Semiconductors have long been a victim of commodification, with Far Eastern foundries churning out cheaper versions of what Intel, Freescale, TI, and other chip designers come up with - so in a very real sense, IoT is seen by many as the salvation of that business; the sheer demand for chips is likely to be enough to keep all the chip foundries pumping out product.
It's especially important for Freescale, which has had its ups and downs in recent years: thousands of employees have been laid off since 2010 as the company sought to pay down a huge debt accrued years earlier. And, according to some industry sources, NXP, the Dutch tech firm which is set to merge with Freescale later this year, is likely to lay off at least some employees as well, a common event when two large businesses come together.
Richard Clemmer, currently CEO of NXP and likely to become CEO of the merged company, at the time the merger was announced described it as "a transformative step in our objective to become the industry leader in high performance mixed signal solutions. The combination of NXP and Freescale creates an industry powerhouse focused on the high growth opportunities in the Smarter World. We fully expect to continue to significantly out-grow the overall market, drive world-class profitability and generate even more cash, which taken together will maximize value for both Freescale and NXP shareholders."
"Maximizing value" is the kind of talk that makes tech workers nervous, because it's often code for "you're next to go". Nevertheless, Barkan is optimistic: the company's long experience in producing embedded chips will serve it well in the IoT future.
Especially relevant, he said, is the company's experience in working with microcontrollers, "which regulate the interaction between the machine, and the communications systems, including wi-fi and Bluetooth, that connect them to the cloud." That's an advantage Freescale hopes to exploit.
To demonstrate its IoT chops, at a recent event in Tel Aviv Freescale showed off an oven that uses a new technology called 'volumetric cooking' to prepare food.
The Goji oven uses radio frequencies to regulate the cooking speed of the proteins, carbohydrates, and lipids that are the basis of all food, targeting each element and cooking it precisely as needed. The result is a perfectly cooked meal that is never burned, and an oven that can never over- or under-cook food, because the radio frequencies know when and how to target food, and when to stop targeting the parts that are done.

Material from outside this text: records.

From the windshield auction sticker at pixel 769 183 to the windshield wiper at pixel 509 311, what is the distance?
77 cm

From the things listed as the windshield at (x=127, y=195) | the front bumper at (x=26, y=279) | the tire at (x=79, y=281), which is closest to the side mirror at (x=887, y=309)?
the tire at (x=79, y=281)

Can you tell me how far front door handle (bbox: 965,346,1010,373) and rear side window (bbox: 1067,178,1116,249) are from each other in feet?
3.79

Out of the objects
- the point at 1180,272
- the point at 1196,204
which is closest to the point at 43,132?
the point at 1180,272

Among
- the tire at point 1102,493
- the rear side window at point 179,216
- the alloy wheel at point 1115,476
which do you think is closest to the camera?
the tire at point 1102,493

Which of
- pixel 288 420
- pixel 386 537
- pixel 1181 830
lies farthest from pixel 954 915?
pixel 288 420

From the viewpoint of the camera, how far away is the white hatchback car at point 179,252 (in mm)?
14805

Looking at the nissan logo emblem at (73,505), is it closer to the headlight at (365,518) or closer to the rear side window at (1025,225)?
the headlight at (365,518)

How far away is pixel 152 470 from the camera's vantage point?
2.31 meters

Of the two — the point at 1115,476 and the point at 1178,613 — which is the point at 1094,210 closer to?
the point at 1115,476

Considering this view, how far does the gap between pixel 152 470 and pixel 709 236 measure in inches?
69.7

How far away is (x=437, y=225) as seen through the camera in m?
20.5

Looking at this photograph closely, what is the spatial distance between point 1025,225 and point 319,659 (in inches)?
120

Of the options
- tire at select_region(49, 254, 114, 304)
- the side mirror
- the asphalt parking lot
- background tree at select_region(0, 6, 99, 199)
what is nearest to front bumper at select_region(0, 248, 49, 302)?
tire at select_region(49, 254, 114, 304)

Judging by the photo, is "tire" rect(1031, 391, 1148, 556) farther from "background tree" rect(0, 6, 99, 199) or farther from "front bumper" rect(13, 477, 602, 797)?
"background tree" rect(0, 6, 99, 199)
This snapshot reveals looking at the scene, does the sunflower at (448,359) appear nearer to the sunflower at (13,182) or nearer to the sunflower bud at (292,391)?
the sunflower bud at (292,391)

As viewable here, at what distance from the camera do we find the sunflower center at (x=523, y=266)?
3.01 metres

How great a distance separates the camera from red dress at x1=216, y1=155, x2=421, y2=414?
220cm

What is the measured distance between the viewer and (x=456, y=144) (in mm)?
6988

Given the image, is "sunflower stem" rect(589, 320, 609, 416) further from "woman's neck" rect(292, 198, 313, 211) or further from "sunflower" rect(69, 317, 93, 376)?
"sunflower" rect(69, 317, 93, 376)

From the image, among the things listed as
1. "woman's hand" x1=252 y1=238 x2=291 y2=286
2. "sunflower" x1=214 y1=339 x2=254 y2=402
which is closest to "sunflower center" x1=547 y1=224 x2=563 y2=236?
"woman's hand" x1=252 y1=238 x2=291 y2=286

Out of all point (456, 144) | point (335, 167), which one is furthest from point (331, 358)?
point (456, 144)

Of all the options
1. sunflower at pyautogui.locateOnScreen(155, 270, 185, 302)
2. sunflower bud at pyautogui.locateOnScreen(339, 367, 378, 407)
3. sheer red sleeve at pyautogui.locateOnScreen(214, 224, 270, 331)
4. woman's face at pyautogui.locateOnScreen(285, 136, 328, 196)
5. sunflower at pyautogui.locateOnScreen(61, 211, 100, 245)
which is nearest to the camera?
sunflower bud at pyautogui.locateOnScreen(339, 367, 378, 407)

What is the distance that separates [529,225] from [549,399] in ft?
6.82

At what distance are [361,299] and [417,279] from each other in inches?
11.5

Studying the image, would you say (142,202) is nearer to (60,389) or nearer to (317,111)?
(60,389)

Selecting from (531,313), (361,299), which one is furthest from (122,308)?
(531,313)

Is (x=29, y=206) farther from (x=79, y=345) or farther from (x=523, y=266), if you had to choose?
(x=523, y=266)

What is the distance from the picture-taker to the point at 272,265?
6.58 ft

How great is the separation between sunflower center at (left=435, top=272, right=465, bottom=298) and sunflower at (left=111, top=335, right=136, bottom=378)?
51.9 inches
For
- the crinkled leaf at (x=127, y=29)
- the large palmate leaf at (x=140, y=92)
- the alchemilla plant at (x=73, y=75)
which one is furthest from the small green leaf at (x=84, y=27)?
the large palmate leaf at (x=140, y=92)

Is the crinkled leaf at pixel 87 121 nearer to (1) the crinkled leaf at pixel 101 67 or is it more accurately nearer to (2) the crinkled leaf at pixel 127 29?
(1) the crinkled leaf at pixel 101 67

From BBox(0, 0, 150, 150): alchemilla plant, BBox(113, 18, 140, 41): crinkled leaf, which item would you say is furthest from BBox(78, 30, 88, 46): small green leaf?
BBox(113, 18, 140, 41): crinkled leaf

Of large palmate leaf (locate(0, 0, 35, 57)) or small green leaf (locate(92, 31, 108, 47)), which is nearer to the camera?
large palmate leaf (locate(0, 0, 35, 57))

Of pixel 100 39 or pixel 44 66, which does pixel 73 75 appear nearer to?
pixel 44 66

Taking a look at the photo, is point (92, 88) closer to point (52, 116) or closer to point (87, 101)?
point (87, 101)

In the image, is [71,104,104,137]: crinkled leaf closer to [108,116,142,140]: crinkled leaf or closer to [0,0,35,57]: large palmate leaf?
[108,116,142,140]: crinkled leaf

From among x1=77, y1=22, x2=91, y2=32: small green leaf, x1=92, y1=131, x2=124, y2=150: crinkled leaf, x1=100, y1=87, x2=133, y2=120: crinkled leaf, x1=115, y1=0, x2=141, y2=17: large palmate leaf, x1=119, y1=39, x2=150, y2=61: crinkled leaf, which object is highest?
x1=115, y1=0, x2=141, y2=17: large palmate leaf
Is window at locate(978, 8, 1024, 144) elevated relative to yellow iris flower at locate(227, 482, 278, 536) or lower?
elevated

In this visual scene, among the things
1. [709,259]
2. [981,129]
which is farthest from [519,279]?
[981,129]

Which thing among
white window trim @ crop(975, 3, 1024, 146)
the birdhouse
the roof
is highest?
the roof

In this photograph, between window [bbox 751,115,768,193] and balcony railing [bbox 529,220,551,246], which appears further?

To prove the point, the Goji team inserted a whole salmon frozen into a block of ice into the Goji oven - pulling it out eight minutes later, and cracking open the still-frozen ice to reveal a perfectly cooked, steaming fish, with an internal temperature of 158 degrees fahrenheit, exactly what the cookbooks say should be the ideal temperature of baked salmon. The team got a standing ovation.
Needless to say, the oven is filled with Freescale chips - the only ones, said Barkan, that could power a device like this. "For us, innovation is developing technology to solve everyday problems and needs, like cooking and heating," he added.